Before conducting statistical analyses on species-level coral and benthic data from the TCRMP dataset, we calculated the percent cover of benthic species that we assigned to nine distinct functional groups—four algal types: CCA, cyanobacteria, macroalgae, and turf algae; two scleractinian coral types: SCTLD-susceptible and SCTLD-resistant coral; fire coral; gorgonians; and sponges. Zoanthids were omitted because of their rarity at the depths surveyed. This categorization reduced resolution but made our analyses tractable and minimized errors associated with small sample sizes and other uncertainties at the species level. We categorized corals as “SCTLD-susceptible” and “SCTLD-resistant” according to published reports (51, 68) (table S1).

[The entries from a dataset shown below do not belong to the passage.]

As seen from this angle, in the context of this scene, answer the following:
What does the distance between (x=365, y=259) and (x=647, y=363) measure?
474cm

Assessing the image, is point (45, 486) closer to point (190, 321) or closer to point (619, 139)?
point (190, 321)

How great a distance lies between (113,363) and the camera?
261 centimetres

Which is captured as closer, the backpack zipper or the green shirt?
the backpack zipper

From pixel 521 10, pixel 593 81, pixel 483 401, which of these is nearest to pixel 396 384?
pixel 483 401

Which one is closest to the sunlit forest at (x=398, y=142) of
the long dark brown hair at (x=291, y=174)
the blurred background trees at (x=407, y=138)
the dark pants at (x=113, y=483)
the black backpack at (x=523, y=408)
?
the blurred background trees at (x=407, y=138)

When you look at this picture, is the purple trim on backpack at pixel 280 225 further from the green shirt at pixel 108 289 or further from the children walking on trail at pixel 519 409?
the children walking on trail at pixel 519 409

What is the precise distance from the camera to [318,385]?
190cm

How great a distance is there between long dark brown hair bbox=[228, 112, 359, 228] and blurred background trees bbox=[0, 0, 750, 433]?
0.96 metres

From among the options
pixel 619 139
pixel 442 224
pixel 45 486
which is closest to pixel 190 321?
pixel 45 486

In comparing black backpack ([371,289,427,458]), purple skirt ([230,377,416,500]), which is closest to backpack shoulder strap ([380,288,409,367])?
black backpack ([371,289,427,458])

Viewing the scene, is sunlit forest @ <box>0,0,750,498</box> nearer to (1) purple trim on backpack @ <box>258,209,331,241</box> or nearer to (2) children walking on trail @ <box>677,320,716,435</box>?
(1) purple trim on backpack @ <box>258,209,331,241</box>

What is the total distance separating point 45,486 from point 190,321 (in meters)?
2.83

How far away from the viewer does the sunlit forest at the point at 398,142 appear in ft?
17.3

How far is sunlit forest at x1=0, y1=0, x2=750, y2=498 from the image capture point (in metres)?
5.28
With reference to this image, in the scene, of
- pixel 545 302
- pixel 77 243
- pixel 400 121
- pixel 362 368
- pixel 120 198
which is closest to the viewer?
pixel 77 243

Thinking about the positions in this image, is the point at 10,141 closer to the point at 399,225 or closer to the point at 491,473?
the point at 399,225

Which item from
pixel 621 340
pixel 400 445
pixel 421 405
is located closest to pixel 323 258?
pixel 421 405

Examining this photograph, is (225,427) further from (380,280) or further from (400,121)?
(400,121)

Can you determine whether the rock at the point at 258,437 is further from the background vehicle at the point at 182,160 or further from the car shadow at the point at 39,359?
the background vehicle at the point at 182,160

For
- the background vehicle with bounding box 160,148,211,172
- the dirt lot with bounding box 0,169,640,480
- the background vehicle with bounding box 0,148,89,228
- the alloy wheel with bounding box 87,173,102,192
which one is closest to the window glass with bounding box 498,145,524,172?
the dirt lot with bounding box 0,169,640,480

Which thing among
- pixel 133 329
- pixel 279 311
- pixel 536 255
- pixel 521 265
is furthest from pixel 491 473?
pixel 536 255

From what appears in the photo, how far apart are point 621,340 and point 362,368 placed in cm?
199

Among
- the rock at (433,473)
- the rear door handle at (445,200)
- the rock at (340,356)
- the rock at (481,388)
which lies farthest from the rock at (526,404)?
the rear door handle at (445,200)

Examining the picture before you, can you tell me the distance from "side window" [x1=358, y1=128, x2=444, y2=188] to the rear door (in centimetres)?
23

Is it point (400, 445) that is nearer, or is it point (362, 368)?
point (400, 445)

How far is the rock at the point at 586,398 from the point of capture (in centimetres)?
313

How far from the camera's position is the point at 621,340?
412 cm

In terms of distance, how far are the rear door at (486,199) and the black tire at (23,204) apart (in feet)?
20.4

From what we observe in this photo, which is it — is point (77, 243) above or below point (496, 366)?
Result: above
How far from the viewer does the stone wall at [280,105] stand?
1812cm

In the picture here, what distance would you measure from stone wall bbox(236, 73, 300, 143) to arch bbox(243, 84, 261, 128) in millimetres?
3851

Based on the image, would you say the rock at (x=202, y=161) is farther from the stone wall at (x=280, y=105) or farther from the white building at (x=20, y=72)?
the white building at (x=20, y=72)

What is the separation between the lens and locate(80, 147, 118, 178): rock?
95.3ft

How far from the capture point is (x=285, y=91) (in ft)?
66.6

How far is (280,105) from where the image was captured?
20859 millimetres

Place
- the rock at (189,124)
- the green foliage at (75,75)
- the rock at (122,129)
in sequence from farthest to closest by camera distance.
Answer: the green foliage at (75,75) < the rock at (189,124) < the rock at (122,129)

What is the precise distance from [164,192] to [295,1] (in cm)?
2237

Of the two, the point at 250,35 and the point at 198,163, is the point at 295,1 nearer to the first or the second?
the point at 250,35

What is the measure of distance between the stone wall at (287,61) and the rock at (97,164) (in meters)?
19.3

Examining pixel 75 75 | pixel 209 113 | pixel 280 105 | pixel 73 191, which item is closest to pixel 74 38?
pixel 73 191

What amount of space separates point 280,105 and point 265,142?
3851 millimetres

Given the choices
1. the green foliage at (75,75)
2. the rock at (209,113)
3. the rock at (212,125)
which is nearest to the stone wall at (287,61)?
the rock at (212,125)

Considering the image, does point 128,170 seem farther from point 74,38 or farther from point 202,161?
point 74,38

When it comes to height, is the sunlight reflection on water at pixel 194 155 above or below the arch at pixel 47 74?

Multilevel Bayesian models of SCTLD impact on benthic communities in USVI
The impact of SCTLD on benthic communities in the USVI was assessed using multilevel Bayesian models. The effect of SCTLD was represented in each model by a “years since infection” variable indicating the amount of time elapsed between when SCTLD was first observed at the site and when a given survey was conducted. Surveys conducted before SCTLD arrived were assigned 0’s in the “years since infection” variable. We ran a separate multilevel Bayesian model for each benthic functional group using the zero-inflated beta distribution and the formula “% cover ~ 1 + yearsSinceInfection + (1 + yearsSinceInfection|Site).”
The “phi” and “zi” terms for the spread and zero inflation of the response, respectively, were modeled with the same predictors. The effect of SCTLD was allowed to vary by site with the inclusion of the random slope term (1 + yearsSinceInfection|Site). The random slope terms allowed for variation in the responses of benthic space holders to SCTLD at different sites while still estimating an overall effect size. The “years since infection” variable was first modeled using a smoothing term to allow for nonlinear effects of SCTLD on benthic communities. However, smoothing terms did not improve models and were therefore removed. Intercept parameter priors were chosen on the basis of group means. Uninformative, weakly regularizing priors were used for slope parameters, which are used to estimate effect sizes and to reduce the likelihood of overfitting (69). SD parameter priors were modeled using the exponential distribution with the assumption that, although large variances are possible, they are less likely than small variances.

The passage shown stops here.